I have the new Karbon GS suit for this season although I will miss the coverage on the knees and shins.

And that is the nicest sweater you have ever seen.


----------



## riverc0il (Oct 11, 2007)

tree_skier said:


> You youngsters need to learn to pick up the pace.


That's where I come in


----------



## tree_skier (Oct 12, 2007)

I heard that BobR quit because skibum was catching up to him and he couldn't let the youngster beat him


----------



## Vortex (Oct 12, 2007)

Ski bum can make turns. He is different than you .  He makes turns you make excuses.


----------



## tree_skier (Oct 12, 2007)

Bob R said:


> Ski bum can make turns. He is different than you .  He makes turns you make excuses.



I think you are still suffering for not wearing a helmet.  Let me just point out a Fourth at the king of the hill and yes I made it over the pro jumps with both skis on on both runs.


----------



## Vortex (Oct 12, 2007)

tree_skier said:


> I think you are still suffering for not wearing a helmet.  Let me just point out a Fourth at the king of the hill and yes I made it over the pro jumps with both skis on on both runs.

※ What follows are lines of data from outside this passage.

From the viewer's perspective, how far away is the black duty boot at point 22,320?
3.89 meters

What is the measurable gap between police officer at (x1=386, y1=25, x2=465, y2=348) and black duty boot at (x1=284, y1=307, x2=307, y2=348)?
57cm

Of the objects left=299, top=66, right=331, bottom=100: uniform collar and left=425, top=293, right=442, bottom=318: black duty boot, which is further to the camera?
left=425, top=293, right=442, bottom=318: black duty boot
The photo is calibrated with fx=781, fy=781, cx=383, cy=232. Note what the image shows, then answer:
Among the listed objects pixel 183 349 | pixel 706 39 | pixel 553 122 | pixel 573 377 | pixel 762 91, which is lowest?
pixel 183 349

You race on two boards. no wonder you beat me.:smash:

its King of the hill not over the hill/:argue:


----------



## ga2ski (Oct 12, 2007)

tree_skier said:


> I think you are still suffering for not wearing a helmet. Let me just point out a Fourth at the king of the hill and yes I made it over the pro jumps with both skis on on both runs.


 
That is because the other three people didn't see your vintage attire.  The rest were laughing so hard they couldn't concentrate on their runs.


----------



## skibum9995 (Oct 12, 2007)

I have a good feeling about this year. I'm gunna be faster, i can feel it.


----------



## tree_skier (Oct 12, 2007)

skibum9995 said:


> I have a good feeling about this year. I'm gunna be faster, i can feel it.



I heard a puffy jacket makes you faster and a set of racetiger doesn't hurt


----------



## tree_skier (Oct 12, 2007)

ga2ski said:


> That is because the other three people didn't see your vintage attire.  The rest were laughing so hard they couldn't concentrate on their runs.



I was in the new Karbon suit which might have ment they were laughing at big blue coming down the hill.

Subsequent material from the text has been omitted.